Find the numerical value of sin (40) sin (80) + sin(80) sin (160) + sin (160) sin (320). (All angles are in degrees.)
Here is the Web2.0 Calculator version:
sin (40) sin (80) + sin(80) sin (160) + sin (160) sin (320) = 0.7500000000002045 ~~3/4
Multiply through by 2
2sin(40) sin(80) + 2sin(80)sin(160) + 2sin (160)sin(320)
Using ....[ 2sin AsinB ] = cos(A -B) - cos(A + B)
cos ( 40 - 80) - cos(40+ 80) + cos(80 - 160) - cos(80 + 160) + cos(160 - 320) - cos(160 + 320) =
cos(-40) - cos (120) + cos (-80) - cos(240) + cos (160 - 320) - cos (480) =
[cos(480) = cos(240) = cos (120) = -1/2 ]
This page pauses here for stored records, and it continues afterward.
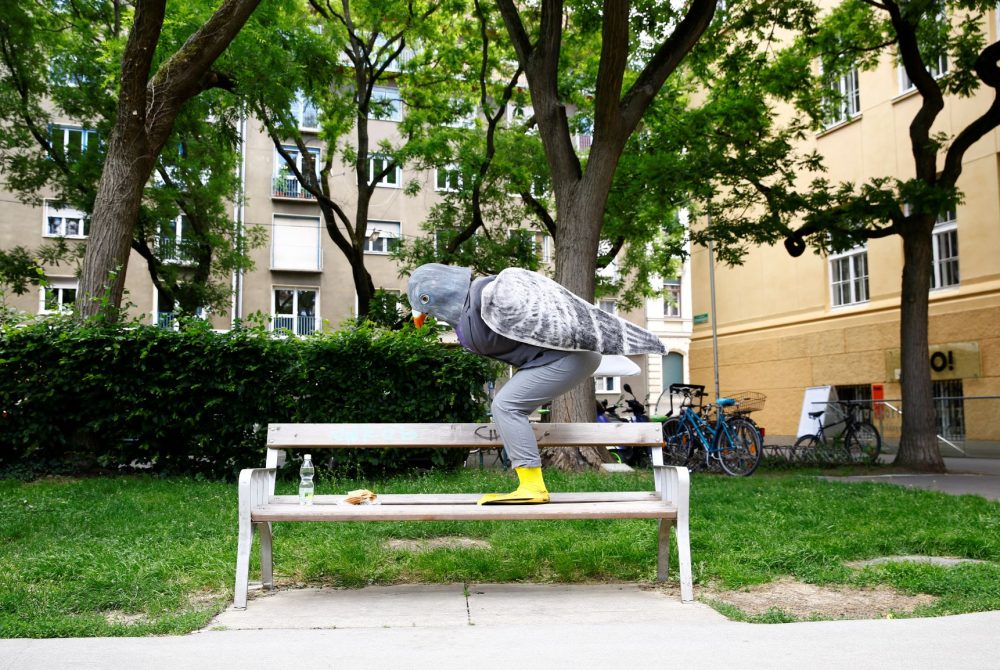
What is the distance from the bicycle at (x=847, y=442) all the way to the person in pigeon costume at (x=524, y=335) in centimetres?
1103

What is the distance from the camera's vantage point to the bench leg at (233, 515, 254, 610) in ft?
14.7

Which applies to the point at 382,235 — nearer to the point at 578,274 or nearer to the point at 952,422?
the point at 952,422

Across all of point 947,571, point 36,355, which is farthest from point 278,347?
point 947,571

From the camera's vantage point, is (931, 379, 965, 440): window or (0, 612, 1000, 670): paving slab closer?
(0, 612, 1000, 670): paving slab

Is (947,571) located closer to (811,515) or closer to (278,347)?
(811,515)

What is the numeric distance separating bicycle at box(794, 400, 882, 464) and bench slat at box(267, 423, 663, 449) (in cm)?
1063

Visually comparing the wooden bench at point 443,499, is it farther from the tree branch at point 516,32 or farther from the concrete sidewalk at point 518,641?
the tree branch at point 516,32

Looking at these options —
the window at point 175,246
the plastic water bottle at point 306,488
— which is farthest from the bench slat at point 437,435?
the window at point 175,246

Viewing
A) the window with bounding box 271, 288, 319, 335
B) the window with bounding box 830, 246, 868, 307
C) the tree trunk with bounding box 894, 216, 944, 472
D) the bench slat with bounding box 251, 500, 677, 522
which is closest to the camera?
the bench slat with bounding box 251, 500, 677, 522

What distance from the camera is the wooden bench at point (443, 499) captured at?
4.48m

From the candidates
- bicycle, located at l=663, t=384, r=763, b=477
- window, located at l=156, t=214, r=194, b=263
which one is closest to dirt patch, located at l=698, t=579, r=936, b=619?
bicycle, located at l=663, t=384, r=763, b=477

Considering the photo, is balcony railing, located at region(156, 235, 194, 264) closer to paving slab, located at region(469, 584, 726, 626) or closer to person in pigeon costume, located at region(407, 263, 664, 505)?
person in pigeon costume, located at region(407, 263, 664, 505)

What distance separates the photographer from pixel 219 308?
23266 mm

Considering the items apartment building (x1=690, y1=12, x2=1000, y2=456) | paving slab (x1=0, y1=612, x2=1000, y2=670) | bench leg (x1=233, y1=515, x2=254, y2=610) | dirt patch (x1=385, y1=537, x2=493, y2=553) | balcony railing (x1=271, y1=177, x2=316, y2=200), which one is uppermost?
balcony railing (x1=271, y1=177, x2=316, y2=200)
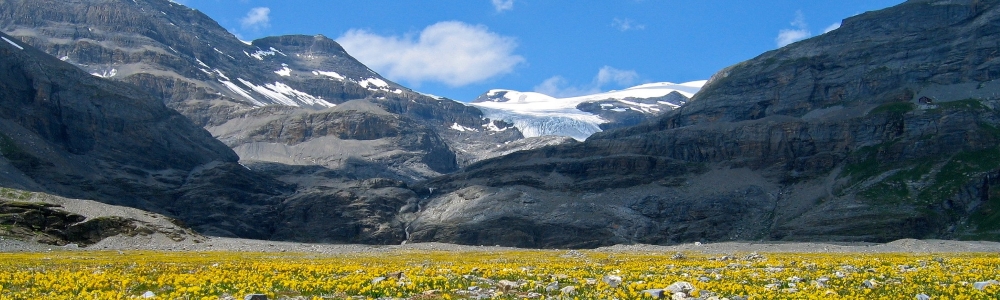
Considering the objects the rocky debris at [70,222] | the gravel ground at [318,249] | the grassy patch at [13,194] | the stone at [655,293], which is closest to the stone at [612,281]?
the stone at [655,293]

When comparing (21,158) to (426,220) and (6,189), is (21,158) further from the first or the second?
(426,220)

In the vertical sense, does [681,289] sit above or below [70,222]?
below

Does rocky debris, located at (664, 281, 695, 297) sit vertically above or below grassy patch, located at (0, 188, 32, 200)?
below

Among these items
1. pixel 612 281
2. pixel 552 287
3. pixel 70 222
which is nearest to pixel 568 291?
pixel 552 287

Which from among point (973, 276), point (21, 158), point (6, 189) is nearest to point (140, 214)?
point (6, 189)

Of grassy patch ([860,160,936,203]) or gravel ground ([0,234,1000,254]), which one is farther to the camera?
grassy patch ([860,160,936,203])

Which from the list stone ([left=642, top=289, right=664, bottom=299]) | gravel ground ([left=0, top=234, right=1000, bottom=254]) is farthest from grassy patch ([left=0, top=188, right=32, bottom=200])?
stone ([left=642, top=289, right=664, bottom=299])

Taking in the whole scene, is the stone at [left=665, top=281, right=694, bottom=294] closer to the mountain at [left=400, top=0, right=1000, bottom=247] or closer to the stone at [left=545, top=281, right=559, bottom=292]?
the stone at [left=545, top=281, right=559, bottom=292]

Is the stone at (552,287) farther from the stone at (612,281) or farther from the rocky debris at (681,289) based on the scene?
the rocky debris at (681,289)

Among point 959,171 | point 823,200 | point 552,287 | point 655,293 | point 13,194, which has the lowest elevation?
point 655,293

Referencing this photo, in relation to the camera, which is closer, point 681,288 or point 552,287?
point 681,288

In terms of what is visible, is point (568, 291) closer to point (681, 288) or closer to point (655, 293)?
point (655, 293)

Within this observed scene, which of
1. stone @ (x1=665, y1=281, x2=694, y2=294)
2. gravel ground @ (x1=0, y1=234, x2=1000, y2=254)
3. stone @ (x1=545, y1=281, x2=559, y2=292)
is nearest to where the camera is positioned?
stone @ (x1=665, y1=281, x2=694, y2=294)

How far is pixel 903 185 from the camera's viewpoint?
529 feet
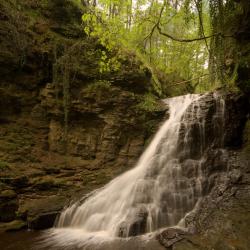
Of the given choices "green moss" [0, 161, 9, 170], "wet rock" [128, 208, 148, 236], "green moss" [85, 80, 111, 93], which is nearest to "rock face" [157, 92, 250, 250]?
"wet rock" [128, 208, 148, 236]

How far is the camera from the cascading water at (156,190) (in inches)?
259

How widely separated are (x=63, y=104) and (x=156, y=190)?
558 centimetres

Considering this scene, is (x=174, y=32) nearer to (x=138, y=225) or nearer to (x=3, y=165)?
(x=3, y=165)

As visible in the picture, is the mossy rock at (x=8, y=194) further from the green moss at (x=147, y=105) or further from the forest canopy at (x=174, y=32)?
the green moss at (x=147, y=105)

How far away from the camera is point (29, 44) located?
10.8 metres

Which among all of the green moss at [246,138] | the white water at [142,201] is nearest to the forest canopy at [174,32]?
the green moss at [246,138]

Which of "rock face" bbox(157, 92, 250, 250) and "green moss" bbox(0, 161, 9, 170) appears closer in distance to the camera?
"rock face" bbox(157, 92, 250, 250)

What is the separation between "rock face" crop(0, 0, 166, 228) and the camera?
9.92 m

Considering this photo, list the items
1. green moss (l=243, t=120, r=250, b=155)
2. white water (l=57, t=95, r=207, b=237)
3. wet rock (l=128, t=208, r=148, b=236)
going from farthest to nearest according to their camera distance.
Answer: green moss (l=243, t=120, r=250, b=155)
white water (l=57, t=95, r=207, b=237)
wet rock (l=128, t=208, r=148, b=236)

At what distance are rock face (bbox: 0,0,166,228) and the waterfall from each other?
126 cm

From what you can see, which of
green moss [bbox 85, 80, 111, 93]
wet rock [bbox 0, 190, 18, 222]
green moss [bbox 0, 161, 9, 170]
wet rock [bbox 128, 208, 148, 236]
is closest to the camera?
wet rock [bbox 128, 208, 148, 236]

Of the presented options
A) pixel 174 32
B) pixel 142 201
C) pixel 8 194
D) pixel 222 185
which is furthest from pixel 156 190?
pixel 174 32

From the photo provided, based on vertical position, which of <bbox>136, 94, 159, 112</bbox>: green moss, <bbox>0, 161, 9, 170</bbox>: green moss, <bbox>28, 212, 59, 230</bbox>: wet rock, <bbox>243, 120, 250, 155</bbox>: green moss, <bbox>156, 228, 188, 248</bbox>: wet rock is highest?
<bbox>136, 94, 159, 112</bbox>: green moss

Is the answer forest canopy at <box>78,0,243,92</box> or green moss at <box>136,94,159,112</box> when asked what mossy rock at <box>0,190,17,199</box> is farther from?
green moss at <box>136,94,159,112</box>
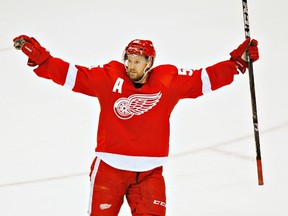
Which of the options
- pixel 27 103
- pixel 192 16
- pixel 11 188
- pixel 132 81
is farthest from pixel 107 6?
pixel 132 81

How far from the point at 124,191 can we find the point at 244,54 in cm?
82

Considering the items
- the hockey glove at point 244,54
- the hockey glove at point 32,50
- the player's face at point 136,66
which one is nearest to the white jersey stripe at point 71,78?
the hockey glove at point 32,50

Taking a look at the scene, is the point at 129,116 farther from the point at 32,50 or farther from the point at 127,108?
the point at 32,50

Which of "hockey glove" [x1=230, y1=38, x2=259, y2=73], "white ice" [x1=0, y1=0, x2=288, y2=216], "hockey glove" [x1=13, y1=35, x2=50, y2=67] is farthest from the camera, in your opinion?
"white ice" [x1=0, y1=0, x2=288, y2=216]

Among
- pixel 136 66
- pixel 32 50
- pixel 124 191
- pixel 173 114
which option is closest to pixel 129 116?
pixel 136 66

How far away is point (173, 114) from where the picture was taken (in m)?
5.07

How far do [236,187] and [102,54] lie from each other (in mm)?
2309

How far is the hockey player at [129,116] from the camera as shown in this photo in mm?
3211

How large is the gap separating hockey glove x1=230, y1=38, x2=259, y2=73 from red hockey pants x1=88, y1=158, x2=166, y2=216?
0.62 metres

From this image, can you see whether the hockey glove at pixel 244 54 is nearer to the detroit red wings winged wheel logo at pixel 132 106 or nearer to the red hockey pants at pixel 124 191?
the detroit red wings winged wheel logo at pixel 132 106

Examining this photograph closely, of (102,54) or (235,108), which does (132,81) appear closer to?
(235,108)

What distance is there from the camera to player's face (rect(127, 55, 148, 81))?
3221mm

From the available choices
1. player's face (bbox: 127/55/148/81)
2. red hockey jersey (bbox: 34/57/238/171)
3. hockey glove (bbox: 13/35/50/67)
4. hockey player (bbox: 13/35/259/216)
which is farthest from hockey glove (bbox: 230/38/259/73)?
hockey glove (bbox: 13/35/50/67)

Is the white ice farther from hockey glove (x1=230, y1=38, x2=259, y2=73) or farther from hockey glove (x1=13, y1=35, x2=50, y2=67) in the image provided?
hockey glove (x1=13, y1=35, x2=50, y2=67)
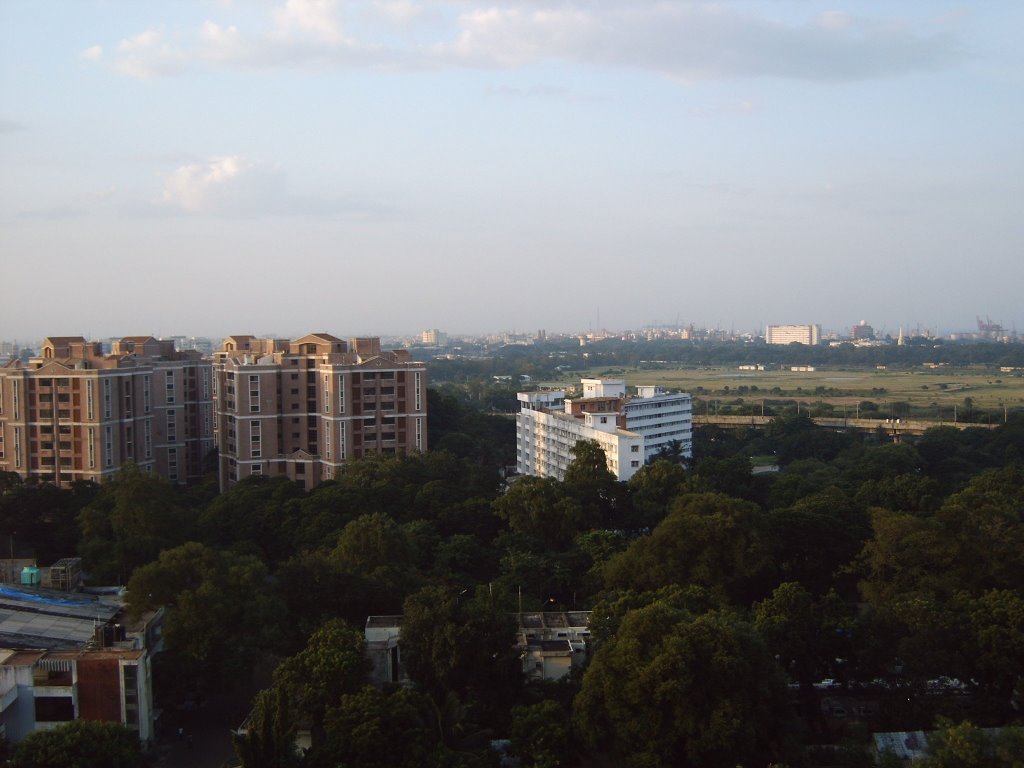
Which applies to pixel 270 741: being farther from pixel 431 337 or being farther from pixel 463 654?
pixel 431 337

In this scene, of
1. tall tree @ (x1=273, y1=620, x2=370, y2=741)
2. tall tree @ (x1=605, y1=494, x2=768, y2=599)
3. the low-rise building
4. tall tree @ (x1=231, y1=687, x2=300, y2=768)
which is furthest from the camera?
tall tree @ (x1=605, y1=494, x2=768, y2=599)

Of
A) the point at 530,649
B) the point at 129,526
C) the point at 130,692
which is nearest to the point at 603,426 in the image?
the point at 129,526

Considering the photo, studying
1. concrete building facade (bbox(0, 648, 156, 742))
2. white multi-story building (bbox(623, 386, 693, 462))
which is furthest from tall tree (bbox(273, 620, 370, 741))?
white multi-story building (bbox(623, 386, 693, 462))

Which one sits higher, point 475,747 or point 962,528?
point 962,528

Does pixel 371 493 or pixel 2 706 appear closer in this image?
pixel 2 706

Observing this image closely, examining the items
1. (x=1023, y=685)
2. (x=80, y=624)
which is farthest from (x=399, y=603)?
(x=1023, y=685)

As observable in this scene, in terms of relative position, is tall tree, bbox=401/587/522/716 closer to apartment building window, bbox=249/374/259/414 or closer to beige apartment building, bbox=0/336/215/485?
beige apartment building, bbox=0/336/215/485

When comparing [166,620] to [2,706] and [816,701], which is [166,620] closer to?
[2,706]
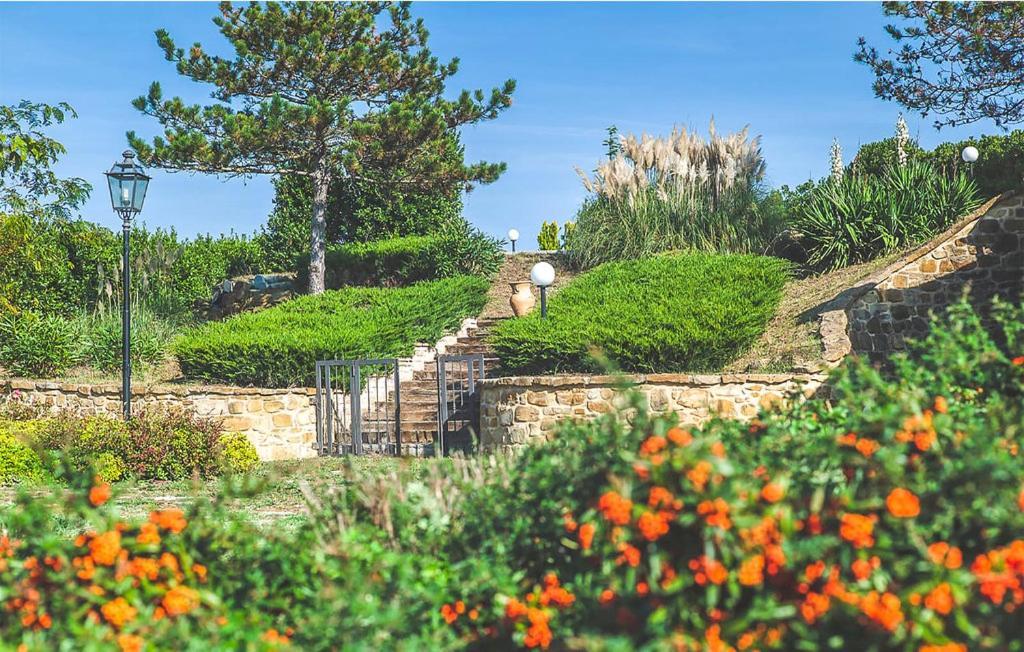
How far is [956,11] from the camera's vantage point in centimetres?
1447

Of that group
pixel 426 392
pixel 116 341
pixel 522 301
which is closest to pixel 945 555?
pixel 426 392

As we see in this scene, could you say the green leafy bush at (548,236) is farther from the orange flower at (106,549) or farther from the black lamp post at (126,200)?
the orange flower at (106,549)

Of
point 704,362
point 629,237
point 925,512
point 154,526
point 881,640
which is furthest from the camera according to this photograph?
point 629,237

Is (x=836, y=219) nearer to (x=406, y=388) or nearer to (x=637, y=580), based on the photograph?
(x=406, y=388)

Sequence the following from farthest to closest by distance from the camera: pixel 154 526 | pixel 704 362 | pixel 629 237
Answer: pixel 629 237 < pixel 704 362 < pixel 154 526

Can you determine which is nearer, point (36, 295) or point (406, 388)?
point (406, 388)

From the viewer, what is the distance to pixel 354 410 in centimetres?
1281

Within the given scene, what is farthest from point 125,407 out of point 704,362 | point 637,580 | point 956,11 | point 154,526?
point 956,11

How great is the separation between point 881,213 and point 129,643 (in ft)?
44.0

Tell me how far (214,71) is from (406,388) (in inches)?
351

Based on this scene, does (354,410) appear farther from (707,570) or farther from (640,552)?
(707,570)

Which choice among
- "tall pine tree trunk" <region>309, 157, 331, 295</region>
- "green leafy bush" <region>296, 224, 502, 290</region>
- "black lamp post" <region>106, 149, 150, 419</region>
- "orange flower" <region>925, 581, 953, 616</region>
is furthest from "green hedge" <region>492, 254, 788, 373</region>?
"orange flower" <region>925, 581, 953, 616</region>

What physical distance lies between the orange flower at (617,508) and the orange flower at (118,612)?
59.0 inches

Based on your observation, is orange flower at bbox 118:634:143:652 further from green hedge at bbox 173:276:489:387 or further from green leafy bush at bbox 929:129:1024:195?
green leafy bush at bbox 929:129:1024:195
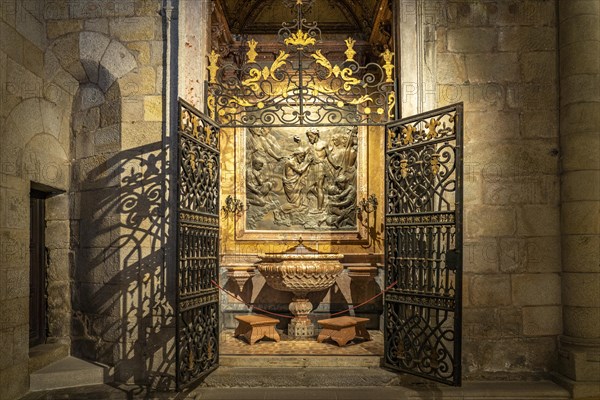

cos (-40) - (-1/2) + cos(-80) - (-1/2) + cos (-160) - (-1/2) =
cos (40) + cos(80) + cos (200) + 3/2 =
{Using....cos A + cos B = 2[cos ((A + B)/2)] * [ cos( (A - B)/2) ]
2[ cos ((80 + 40)/2) ] * [ cos ( ((80 - 40)/2) ] + cos(200) + 3/2 =
2cos (60) cos (20) + cos (200) + 3/2 =
2(1/2) cos (20) + cos(200) + 3/2 =
cos (20 ) + cos(200) + 3/2 =
cos(20) + cos (180 + 20) + 3/2 =
cos(20) + [ cos180cos20 - sin180sin20 ] + 3/2 =
cos(20) + (-1)cos(20) - (0)sin(20) + 3/2 =
cos (20) - cos(20) + 3/2 =
3/2
But....since we multplied the original identity by 2.....we must divide the result by 2 to get the correct answer =
3 / 4
Find the numerical value of \(\sin(40^\circ)*\sin(80^\circ) + \sin(80^\circ)*\sin(160^\circ) + \sin(160^\circ)*\sin(320^\circ)\)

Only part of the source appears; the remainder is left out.